Podobny klimat dotyczący krypto da się wyczuć także w części tureckich mediów, które w poprzek rządowej narracji, polecają inwestycje w kryptowaluty w obliczu silnej dewaluacji liry. Podkreślany jest także wymiar społeczno-polityczny posiadania aktywów kryptograficznych, zapewniających w domyśle większą wolność od Ankary. W obawie o utratę potencjalnych wyborców rząd raczej nie będzie jednak skory do regulacji negatywnie wpływających na obrót cyfrowym pieniądzem.
Na podobne działanie decydują się obywatele innych państw, które walczą z wysoką inflacją, w tym Brazylii oraz Nigerii.

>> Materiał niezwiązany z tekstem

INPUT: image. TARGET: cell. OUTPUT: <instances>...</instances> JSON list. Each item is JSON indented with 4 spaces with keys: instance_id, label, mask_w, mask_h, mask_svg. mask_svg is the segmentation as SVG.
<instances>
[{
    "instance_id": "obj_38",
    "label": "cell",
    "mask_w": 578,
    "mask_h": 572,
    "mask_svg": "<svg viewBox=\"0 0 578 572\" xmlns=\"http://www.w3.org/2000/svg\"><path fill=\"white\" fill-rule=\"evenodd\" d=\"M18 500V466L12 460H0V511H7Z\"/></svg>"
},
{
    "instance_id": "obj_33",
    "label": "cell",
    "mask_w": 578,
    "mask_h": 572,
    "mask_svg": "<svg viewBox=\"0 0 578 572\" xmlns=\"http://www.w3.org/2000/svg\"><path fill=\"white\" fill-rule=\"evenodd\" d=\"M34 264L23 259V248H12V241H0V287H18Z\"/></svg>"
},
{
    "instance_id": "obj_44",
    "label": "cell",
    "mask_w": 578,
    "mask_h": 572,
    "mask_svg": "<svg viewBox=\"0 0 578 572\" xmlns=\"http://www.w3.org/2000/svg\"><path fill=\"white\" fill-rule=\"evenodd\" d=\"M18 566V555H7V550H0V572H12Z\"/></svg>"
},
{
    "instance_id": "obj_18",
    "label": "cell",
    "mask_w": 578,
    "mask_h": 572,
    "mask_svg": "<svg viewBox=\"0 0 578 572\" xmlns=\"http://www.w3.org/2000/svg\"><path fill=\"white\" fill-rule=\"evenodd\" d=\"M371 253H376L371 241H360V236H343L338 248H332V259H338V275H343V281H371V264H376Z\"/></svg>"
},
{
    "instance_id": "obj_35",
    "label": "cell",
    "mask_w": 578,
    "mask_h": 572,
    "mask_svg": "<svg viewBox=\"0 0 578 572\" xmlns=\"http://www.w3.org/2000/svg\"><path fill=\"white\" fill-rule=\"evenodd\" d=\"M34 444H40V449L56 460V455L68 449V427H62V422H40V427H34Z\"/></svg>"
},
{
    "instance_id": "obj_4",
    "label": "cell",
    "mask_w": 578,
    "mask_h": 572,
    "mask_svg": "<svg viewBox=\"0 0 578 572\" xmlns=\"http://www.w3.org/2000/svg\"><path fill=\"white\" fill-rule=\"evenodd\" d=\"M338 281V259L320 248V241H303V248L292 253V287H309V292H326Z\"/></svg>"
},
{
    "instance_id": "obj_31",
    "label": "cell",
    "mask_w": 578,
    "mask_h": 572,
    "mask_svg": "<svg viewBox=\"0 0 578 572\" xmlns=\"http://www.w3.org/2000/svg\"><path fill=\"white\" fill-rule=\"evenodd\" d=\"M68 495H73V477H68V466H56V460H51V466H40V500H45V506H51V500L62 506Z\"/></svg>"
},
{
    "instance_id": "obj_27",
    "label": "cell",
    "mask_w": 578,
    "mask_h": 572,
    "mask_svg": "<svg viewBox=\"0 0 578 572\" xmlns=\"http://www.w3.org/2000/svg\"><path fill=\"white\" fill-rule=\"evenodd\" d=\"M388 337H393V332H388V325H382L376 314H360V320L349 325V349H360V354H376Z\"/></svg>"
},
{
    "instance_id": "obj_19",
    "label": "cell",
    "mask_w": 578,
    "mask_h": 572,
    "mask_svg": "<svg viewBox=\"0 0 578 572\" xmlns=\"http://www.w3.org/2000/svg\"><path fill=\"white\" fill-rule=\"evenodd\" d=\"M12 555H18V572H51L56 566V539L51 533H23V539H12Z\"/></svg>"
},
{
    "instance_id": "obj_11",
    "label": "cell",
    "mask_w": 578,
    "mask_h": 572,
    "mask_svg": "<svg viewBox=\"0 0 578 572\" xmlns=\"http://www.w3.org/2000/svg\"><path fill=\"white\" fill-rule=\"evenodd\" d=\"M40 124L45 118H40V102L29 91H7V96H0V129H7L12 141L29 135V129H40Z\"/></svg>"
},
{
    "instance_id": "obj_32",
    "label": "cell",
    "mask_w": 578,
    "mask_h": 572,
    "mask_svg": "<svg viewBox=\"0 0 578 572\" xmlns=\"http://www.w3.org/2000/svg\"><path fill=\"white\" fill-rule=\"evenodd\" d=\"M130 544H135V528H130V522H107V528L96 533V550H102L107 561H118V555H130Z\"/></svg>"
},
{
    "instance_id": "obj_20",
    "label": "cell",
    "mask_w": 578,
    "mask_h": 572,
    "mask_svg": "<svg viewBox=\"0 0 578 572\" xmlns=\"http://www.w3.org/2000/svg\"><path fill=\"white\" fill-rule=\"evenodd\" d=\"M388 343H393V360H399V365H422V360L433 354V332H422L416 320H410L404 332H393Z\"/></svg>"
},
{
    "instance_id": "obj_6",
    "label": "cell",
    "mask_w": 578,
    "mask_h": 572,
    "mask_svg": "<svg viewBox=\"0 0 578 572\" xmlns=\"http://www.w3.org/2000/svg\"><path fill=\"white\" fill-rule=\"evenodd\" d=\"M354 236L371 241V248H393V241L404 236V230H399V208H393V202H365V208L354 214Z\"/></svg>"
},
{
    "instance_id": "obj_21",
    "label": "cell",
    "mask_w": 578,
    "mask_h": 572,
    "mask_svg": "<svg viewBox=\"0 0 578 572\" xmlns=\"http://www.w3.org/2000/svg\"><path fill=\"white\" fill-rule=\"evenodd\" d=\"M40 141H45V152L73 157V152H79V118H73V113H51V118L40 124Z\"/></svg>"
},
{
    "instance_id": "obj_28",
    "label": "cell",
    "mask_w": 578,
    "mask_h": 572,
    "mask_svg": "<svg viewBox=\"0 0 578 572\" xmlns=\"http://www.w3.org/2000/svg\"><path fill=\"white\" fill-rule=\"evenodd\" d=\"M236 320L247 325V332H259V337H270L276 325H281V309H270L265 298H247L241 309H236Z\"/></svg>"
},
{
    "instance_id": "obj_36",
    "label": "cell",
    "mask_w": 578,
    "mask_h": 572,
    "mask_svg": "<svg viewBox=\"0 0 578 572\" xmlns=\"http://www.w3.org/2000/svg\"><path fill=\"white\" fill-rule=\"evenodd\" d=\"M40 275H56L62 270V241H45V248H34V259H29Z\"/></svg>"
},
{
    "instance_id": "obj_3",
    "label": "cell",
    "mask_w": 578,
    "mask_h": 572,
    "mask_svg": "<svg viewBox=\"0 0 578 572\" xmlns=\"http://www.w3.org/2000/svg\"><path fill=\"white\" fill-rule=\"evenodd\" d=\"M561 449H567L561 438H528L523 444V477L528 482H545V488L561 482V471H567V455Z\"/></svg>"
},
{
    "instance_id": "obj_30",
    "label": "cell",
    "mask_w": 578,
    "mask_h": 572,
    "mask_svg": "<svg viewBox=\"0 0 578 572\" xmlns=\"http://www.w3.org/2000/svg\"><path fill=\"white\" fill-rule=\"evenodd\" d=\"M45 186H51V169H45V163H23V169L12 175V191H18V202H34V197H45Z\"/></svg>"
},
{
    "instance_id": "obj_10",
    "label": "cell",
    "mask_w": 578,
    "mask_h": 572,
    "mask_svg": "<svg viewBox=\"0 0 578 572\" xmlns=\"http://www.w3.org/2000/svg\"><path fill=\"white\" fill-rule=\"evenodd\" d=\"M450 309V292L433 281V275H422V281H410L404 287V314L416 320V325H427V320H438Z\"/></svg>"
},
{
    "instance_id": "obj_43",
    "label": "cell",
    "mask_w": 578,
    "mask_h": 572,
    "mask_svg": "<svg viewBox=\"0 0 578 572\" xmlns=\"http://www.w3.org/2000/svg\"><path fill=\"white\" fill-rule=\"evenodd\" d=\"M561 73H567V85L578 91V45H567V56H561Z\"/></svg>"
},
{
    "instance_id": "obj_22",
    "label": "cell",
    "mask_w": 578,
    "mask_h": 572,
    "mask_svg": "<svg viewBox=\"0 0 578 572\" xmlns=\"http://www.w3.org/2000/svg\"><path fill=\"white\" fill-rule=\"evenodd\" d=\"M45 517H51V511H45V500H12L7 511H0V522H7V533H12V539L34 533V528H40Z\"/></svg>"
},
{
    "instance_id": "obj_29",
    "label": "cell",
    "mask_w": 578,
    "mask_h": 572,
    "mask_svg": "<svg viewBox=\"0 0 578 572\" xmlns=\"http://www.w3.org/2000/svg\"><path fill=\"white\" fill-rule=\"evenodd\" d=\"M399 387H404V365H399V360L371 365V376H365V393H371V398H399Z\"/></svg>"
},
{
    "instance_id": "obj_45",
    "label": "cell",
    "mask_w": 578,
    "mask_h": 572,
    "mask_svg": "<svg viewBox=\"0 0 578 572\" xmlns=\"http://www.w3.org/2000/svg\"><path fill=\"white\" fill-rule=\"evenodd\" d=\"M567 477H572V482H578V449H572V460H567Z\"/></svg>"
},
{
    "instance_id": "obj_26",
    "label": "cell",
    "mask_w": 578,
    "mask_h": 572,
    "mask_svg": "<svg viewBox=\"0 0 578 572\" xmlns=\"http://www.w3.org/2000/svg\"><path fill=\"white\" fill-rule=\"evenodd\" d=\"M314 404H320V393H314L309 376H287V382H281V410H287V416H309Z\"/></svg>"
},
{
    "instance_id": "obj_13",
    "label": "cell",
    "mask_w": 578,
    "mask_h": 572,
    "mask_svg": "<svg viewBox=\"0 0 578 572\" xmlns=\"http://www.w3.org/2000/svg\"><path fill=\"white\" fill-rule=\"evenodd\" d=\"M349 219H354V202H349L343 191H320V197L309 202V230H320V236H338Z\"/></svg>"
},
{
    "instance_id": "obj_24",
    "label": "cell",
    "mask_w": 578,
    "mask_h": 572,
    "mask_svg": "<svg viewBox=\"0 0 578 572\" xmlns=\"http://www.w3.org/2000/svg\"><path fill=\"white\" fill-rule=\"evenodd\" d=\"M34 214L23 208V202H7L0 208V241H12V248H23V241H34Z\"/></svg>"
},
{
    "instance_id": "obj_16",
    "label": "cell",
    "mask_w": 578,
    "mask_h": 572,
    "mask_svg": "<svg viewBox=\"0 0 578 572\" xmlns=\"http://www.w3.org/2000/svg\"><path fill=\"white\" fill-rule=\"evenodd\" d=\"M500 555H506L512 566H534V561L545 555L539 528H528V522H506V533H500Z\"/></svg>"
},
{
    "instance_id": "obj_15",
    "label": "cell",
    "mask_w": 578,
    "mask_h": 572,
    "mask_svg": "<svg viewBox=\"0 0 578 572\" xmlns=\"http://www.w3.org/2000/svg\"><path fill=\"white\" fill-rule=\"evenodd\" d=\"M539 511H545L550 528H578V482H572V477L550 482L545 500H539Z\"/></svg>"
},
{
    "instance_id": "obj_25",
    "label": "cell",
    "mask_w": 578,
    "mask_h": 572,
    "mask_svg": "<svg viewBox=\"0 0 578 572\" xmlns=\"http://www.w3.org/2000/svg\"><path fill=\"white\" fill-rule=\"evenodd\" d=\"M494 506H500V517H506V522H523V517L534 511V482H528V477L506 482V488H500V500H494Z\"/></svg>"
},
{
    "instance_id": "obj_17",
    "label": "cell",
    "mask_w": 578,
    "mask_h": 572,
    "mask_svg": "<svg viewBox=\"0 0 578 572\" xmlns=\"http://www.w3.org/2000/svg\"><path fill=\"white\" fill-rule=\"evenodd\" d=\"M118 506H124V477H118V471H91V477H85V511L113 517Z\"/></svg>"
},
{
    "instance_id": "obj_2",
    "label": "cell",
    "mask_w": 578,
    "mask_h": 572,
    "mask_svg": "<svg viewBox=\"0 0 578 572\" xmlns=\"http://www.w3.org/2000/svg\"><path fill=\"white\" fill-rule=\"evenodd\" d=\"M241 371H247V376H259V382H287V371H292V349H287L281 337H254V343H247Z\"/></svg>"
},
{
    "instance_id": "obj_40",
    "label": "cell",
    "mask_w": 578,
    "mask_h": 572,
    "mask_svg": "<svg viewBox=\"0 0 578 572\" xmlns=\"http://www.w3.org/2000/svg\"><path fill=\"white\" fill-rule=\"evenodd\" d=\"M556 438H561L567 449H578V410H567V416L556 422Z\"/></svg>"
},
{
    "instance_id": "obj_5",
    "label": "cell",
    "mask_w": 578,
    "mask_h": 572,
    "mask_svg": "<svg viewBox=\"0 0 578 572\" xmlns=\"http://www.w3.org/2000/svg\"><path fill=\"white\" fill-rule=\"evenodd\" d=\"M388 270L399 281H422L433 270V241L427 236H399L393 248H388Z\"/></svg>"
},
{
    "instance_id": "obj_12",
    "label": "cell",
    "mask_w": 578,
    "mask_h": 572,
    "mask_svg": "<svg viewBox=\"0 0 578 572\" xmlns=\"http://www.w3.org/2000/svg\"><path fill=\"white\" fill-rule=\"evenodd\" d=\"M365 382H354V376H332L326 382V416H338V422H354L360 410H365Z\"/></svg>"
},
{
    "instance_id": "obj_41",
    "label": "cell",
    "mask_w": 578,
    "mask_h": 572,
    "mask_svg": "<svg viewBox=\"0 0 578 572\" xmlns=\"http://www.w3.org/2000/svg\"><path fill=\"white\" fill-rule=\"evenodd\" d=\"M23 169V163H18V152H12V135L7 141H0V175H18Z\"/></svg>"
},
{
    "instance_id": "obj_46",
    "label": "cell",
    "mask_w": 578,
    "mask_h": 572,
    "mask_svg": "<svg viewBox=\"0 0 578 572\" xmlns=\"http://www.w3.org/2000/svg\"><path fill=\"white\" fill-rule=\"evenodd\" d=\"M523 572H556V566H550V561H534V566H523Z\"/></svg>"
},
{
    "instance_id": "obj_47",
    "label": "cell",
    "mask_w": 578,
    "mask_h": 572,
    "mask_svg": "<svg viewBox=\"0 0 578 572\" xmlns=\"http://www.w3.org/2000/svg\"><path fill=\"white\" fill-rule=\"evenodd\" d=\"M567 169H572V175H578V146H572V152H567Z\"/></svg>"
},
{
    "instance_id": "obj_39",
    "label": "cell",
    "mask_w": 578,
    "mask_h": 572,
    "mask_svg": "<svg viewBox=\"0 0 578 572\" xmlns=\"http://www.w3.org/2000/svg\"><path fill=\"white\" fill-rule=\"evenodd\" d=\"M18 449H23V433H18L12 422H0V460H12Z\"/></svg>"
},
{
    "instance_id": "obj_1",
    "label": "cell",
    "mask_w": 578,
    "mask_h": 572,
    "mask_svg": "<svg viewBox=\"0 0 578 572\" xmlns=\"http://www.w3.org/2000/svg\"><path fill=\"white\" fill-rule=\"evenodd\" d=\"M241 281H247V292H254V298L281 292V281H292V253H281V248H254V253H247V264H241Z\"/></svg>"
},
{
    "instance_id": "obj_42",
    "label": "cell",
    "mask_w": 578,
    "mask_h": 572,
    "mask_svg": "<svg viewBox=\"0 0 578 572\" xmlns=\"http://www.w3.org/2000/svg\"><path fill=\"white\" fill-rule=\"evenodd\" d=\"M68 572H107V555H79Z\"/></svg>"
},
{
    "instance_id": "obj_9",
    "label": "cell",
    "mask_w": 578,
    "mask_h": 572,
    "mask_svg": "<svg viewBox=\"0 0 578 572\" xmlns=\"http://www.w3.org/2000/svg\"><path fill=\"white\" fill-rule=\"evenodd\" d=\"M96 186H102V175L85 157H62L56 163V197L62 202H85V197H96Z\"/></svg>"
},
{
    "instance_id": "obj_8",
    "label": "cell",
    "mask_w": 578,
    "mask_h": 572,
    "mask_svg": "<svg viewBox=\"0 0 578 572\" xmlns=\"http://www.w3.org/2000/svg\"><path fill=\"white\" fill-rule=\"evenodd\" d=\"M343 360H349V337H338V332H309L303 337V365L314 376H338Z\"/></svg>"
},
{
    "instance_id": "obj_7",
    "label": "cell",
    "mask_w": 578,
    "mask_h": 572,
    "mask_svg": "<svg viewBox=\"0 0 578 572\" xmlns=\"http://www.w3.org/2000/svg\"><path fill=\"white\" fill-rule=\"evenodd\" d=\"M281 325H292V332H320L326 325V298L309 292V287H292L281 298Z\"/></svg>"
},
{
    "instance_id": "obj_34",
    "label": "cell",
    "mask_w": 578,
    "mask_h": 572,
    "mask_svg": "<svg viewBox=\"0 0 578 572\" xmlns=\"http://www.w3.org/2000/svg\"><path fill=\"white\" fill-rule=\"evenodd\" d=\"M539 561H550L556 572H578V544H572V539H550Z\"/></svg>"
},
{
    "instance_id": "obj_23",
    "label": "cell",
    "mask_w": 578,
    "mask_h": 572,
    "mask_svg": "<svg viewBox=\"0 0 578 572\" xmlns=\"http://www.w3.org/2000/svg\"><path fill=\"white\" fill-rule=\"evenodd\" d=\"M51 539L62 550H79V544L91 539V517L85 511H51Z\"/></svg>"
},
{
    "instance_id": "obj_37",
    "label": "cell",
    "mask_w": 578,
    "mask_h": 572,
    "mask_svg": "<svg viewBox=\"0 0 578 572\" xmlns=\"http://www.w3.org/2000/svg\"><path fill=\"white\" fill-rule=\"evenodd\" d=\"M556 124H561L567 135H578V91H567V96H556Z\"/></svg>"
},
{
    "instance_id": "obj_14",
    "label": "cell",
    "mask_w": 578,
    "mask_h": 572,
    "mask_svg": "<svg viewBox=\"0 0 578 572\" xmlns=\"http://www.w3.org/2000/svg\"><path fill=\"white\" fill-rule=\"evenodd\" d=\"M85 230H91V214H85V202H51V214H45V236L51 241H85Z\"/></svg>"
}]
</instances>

Nigeria jest czołowym afrykańskim krajem na rynku krypto, choć status aktywów kryptograficznych w kraju jest nieustalony, a rząd jest wyraźnie krypto-sceptyczny. W Brazylii entuzjazm dotyczący krypto jest duży, władze centralne rozważały nawet wprowadzenie własnej cyfrowej waluty.
Obecnie kraj wdraża przyjęte niedawno regulacje rynkowe.